ASSIGNMENT:
Your answer should hold the data exactly as given, minus any picture.

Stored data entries

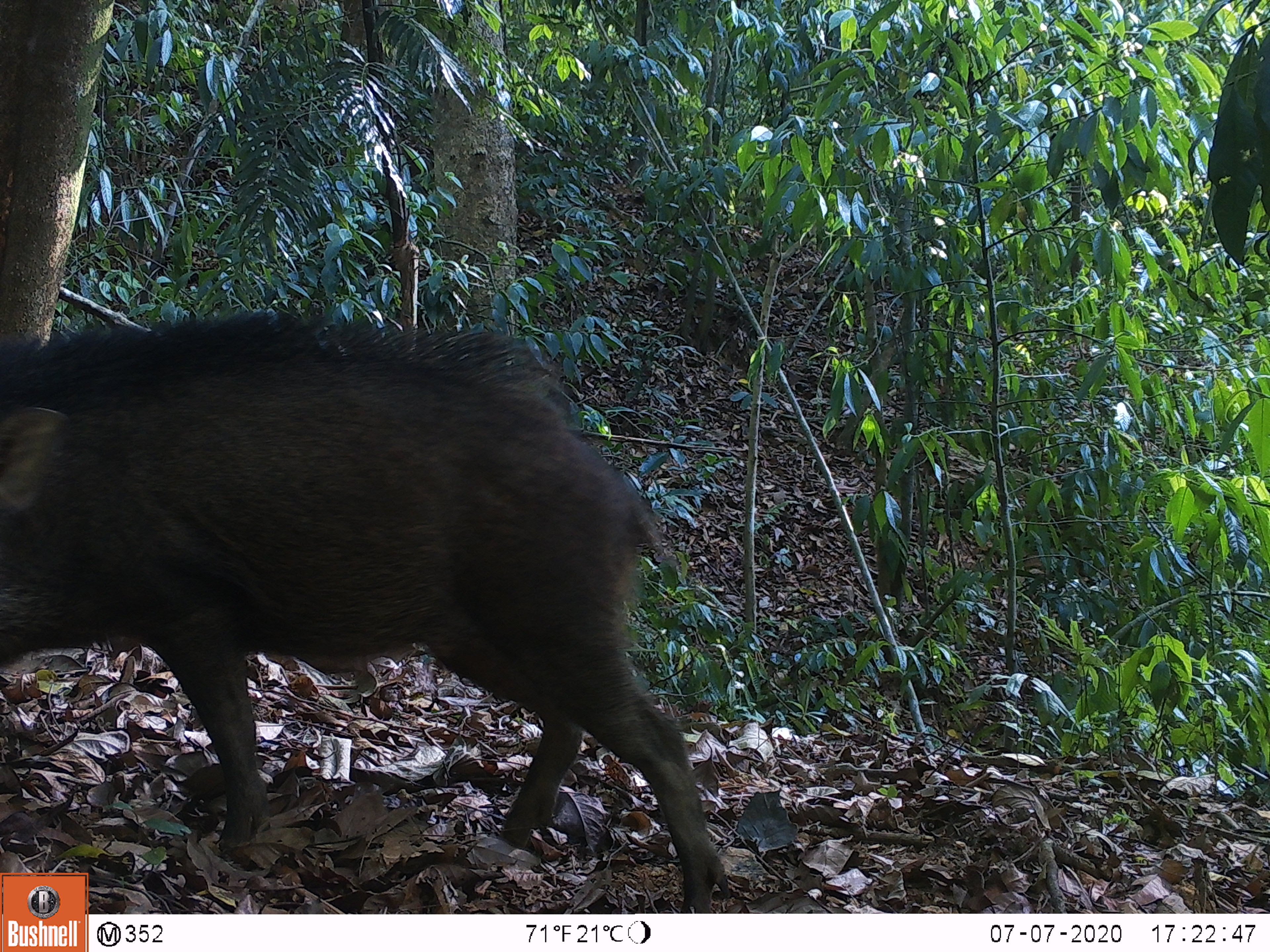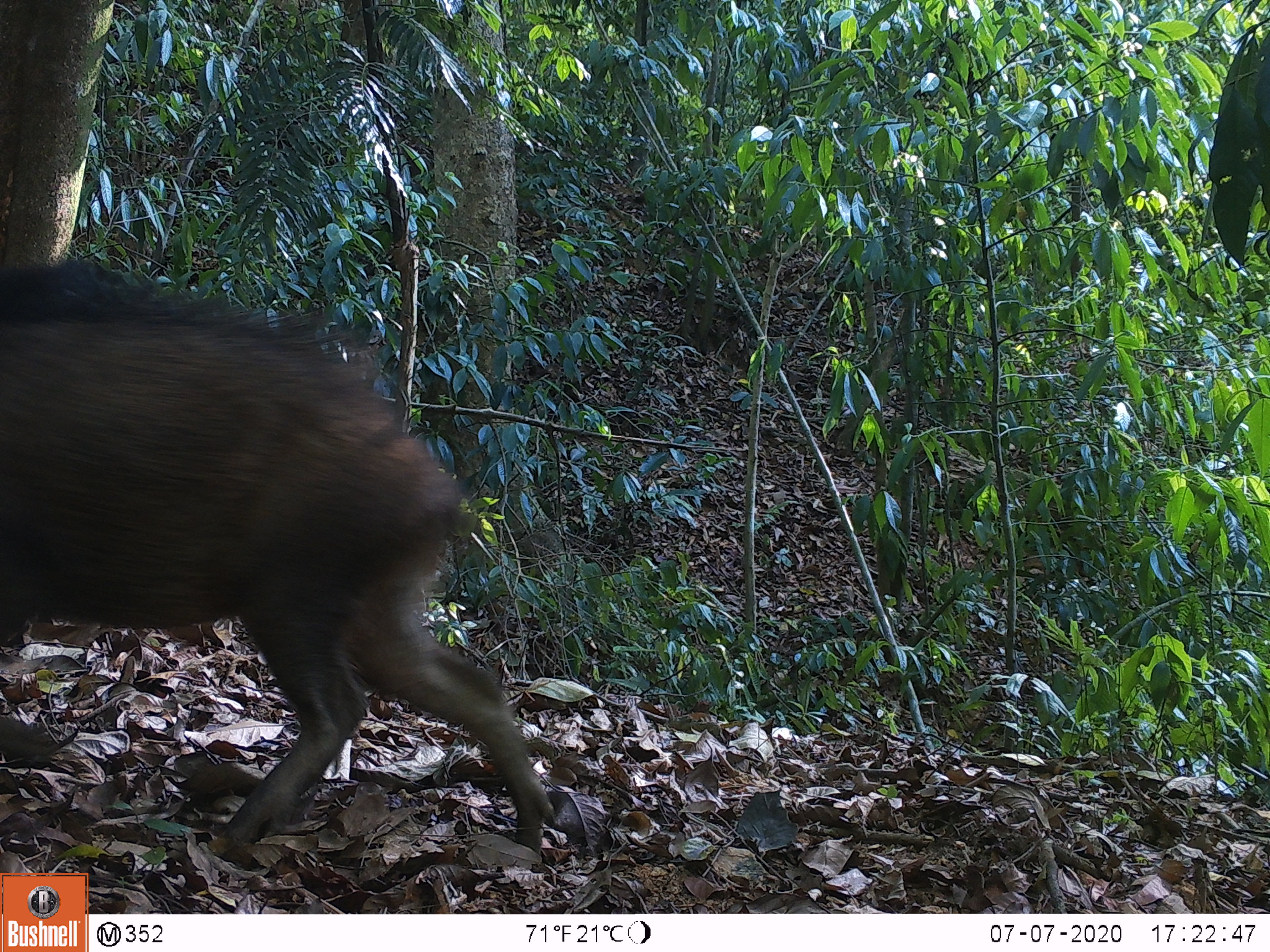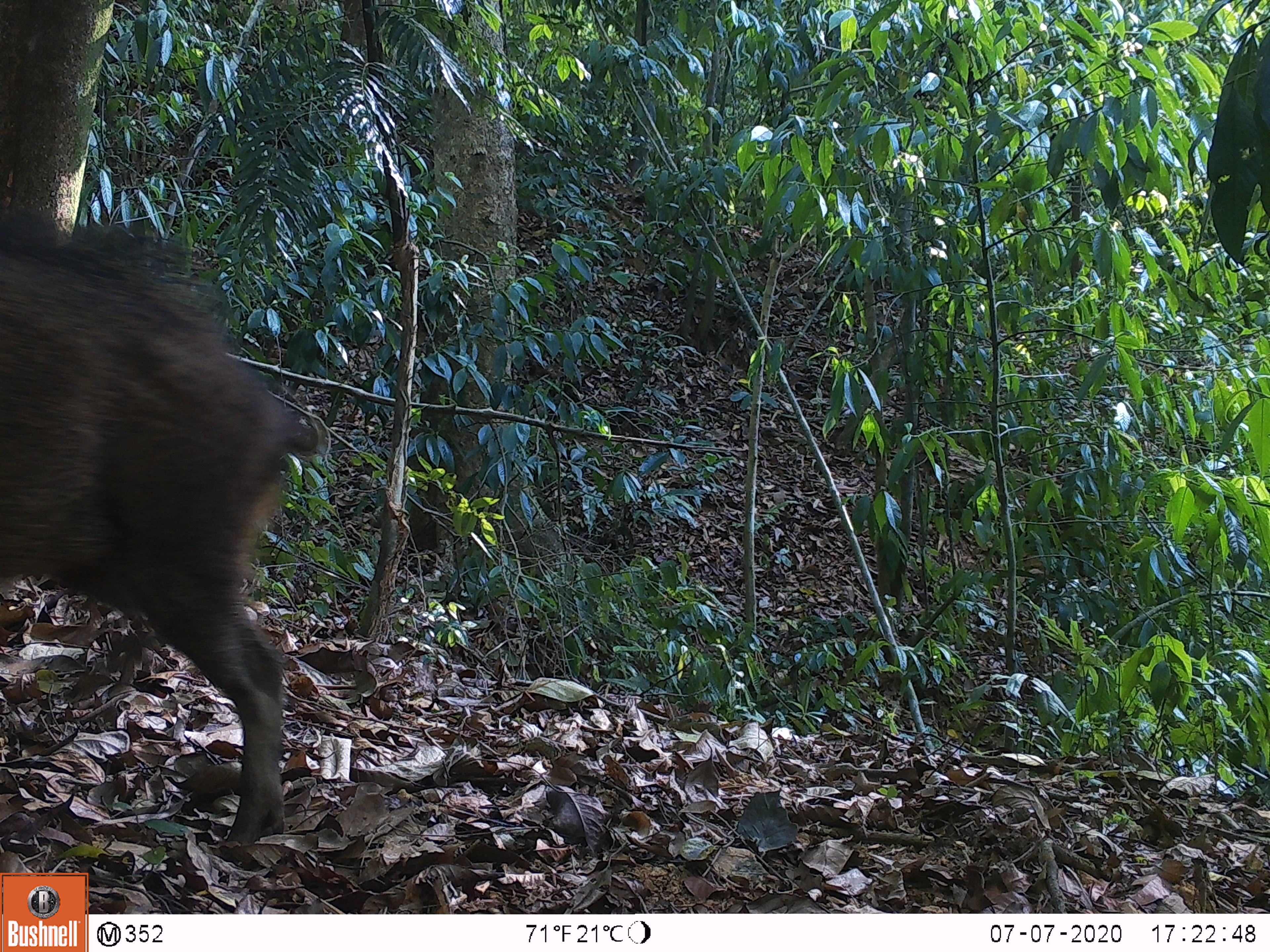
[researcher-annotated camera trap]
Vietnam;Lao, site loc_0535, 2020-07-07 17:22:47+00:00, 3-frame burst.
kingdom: Animalia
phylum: Chordata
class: Mammalia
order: Artiodactyla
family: Suidae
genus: Sus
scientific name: Sus scrofa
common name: eurasian wild pig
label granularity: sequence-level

RESULT OF THIS EXERCISE:
[researcher-annotated camera trap]
Vietnam;Lao, site loc_0535, 2020-07-07 17:22:47+00:00, 3-frame burst.
kingdom: Animalia
phylum: Chordata
class: Mammalia
order: Artiodactyla
family: Suidae
genus: Sus
scientific name: Sus scrofa
common name: eurasian wild pig
label granularity: sequence-level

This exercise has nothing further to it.